- El conductor de una furgoneta murió atrapado entre la chatarra del vehículo al chocar de frente contra camión cargado de piedras
- El trágico suceso se produjo en una curva de camino bastante accidentado
Luis Alemán Saballos [email protected]
Prensado entre los hierros retorcidos de lo que fue la cabina de una furgoneta, quedó el cadáver de José Ramón López Orozco, de 32 años, originario de Masaya, quien la mañana del pasado lunes, murió al chocar de frente el vehículo que conducía contra un camión cargado de piedra caliza.
El accidente ocurrió entre las 8:30 y las 9:00 a.m., de ayer ocho de diciembre, sobre el camino que va hacia la comunidad San Cayetano, en el municipio de San Rafael del Sur.
La furgoneta placas 137-312, propiedad de la panadería Jennifer, de la ciudad de Masaya, iba con dirección hacia la comunidad San Cayetano, a entregar pan.
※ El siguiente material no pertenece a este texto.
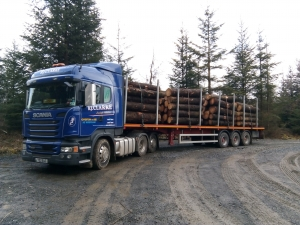 Two drivers out in wild Welsh forests!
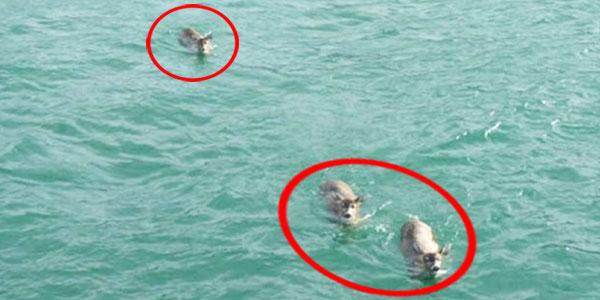 Wypłynęli na wycieczkę łodzią... Nie spodziewali się, że znajdą w wodzie coś takiego!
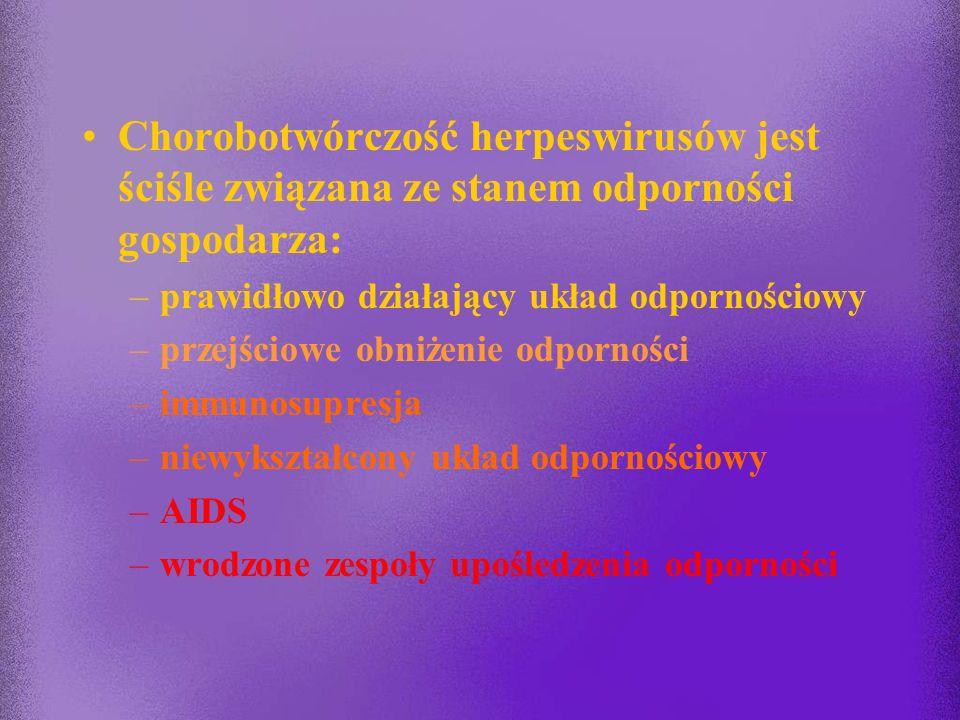 Droga przenoszenia a rozpowszechnienie w populacji Wirus% wyst. p-ciał Główna droga w populacjiprzenoszenia HHV-150%kontakt bezpośredni HHV-22 - 6%kon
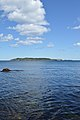 Gull Island viewed from Ragged Cove - Witless Bay, Newfoundland 2019-08-12.jpg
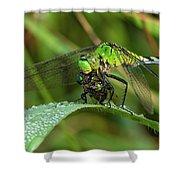 A Green Dragon's Breakfast Shower Curtain
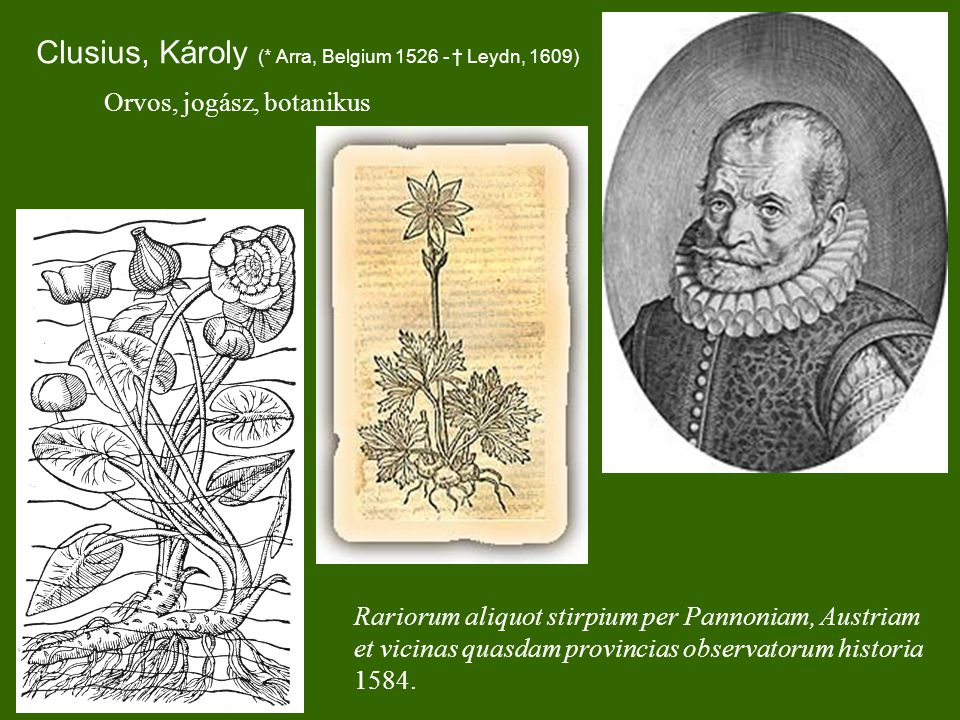 Clusius, Károly (* Arra, Belgium 1526 - † Leydn, 1609) Rariorum aliquot stirpium per Pannoniam, Austriam et vicinas quasdam provincias observatorum historia 1584.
Al parecer su conductor perdió la dirección y se fue a estrellar de frente contra el camión Mercedes Benz, placas 225-336, conducido por Oscar Antonio Padilla Ruiz, de 30 años.
El impacto entre los dos vehículos ocurrió casi al terminar una bajada de casi 100 metros de largo, sobre un camino de tierra que es bastante accidentado.
SE VINO DE FRENTE
“Yo vi que él se culebreó hacia la derecha, pero luego se fue a la izquierda y chocó de frente contra el camión. Oscar pitó y pitó, pero no sé qué paso que no escuchó”, relató Víctor Manuel Moya, de 17 años, quien viajaba arriba del camión cargado de piedra caliza.
El capitán César Cuadra Soriano, jefe de Auxilio Judicial de la Policía en San Rafael del Sur, confirmó que junto al occiso viajaba Mario López Orozco, de 34 años, hermano del occiso, quien resultó con fracturas en sus piernas y fue trasladado al Hospital Antonio Lenín Fonseca.
“Estamos haciendo los análisis correspondientes y el peritaje será quien determine las responsabilidades de cada quien”, confirmó el jefe policial.
Francisco Padilla, padre del conductor del camión, relató que él venía conduciendo otro camión cargado de piedra caliza detrás del vehículo accidentado y que lo único que pudo ver cuando llegó al lugar del accidente, fue al acompañante de la furgoneta que estaba herido y a su hijo, quien no tenía ningún rasguño.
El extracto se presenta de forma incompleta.